Eureka! Lace up, Petey – you’re goin’ jogging. I get back on the bike, hold the leash in my right hand around the handlebar, and start riding, albeit slowly. Petey stays lockstep. It’s OK. Sometimes he wants to pull over and whiff some stale dog pee or whatevs scent on the sidewalk, but – sorry, Pete, we got places to go, peeps to meet, and the tug of the bike moving forward keeps him moving, too.
We make it in time. It’s fine. We split. Same strategy home – the Petey-runs-along-side thing. But, not exactly. At first, Petey keeps kamazeeing the bike’s front wheel, or worse – trying to run in front of it. Stoopid, mofo – what r u doing!?! Then, I realize he just likes being next to the wall along the sidewalk, and this wasn’t a problem on the way over, b/c he was. So, I put him on the other handlebar, and we’re back in business.

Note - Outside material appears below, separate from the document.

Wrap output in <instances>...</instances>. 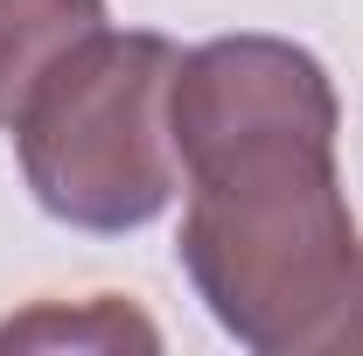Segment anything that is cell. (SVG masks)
I'll list each match as a JSON object with an SVG mask.
<instances>
[{"instance_id":"obj_1","label":"cell","mask_w":363,"mask_h":356,"mask_svg":"<svg viewBox=\"0 0 363 356\" xmlns=\"http://www.w3.org/2000/svg\"><path fill=\"white\" fill-rule=\"evenodd\" d=\"M335 133V84L315 49L286 35H217L175 63L182 266L217 328L252 356H357L363 230Z\"/></svg>"},{"instance_id":"obj_2","label":"cell","mask_w":363,"mask_h":356,"mask_svg":"<svg viewBox=\"0 0 363 356\" xmlns=\"http://www.w3.org/2000/svg\"><path fill=\"white\" fill-rule=\"evenodd\" d=\"M182 49L154 28H98L14 119L21 175L70 230H140L182 189L168 140V84Z\"/></svg>"},{"instance_id":"obj_3","label":"cell","mask_w":363,"mask_h":356,"mask_svg":"<svg viewBox=\"0 0 363 356\" xmlns=\"http://www.w3.org/2000/svg\"><path fill=\"white\" fill-rule=\"evenodd\" d=\"M98 28L105 0H0V126H14L43 77Z\"/></svg>"},{"instance_id":"obj_4","label":"cell","mask_w":363,"mask_h":356,"mask_svg":"<svg viewBox=\"0 0 363 356\" xmlns=\"http://www.w3.org/2000/svg\"><path fill=\"white\" fill-rule=\"evenodd\" d=\"M7 350H161V328L119 294H98L77 308L35 301L28 314L0 321V356Z\"/></svg>"},{"instance_id":"obj_5","label":"cell","mask_w":363,"mask_h":356,"mask_svg":"<svg viewBox=\"0 0 363 356\" xmlns=\"http://www.w3.org/2000/svg\"><path fill=\"white\" fill-rule=\"evenodd\" d=\"M357 356H363V321H357Z\"/></svg>"}]
</instances>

Except not quite. Petey’s putting up more resistance than on the way over. Little guy was probably tired. So, he’s trying to dig in and stop us, only I’m not having it, and I keep peddling. Now, I’m going very slowly, people. It’s not like I’m Berry, King or Brewer and Petey was James Byrd, Jr., or anything.
Plus, like if I see another dog with owner up ahead, I’m like Fuck! Petey’s totes gonna pull me and the bike on top of him to go sniff that dog. Or, I’ll see two moms and their kids stopped on the sidewalk gabbing, and I’m like Fuck! They’re totes gonna see me dragging this adorable puppy down the sidewalk and fucking throw rocks at me.
But we make it back home, and everything’s fine. Thank God.
Later that night, as I was walking Petey, it really hit me hard how lucky I was. Petey could so easily have been hurt, broken a tiny puppy rib Mmm, ribs… and needed to be hospitalized. Not saying I almost killed him, but a hospitalization now would’ve sucked big time. All the training and bonding we’d accomplished would’ve been wiped out if we were separated. It would’ve just fucked the whole bonding process up spectacularly, and I would’ve been blowing the most fabulous gift & opportunity I’ve been given, which is to be Petey’s one and only Daddy.
I felt an infusion of gratitude and knew I’d been given a second chance. I won’t fuck this up, God. I promise to take care of Petey right.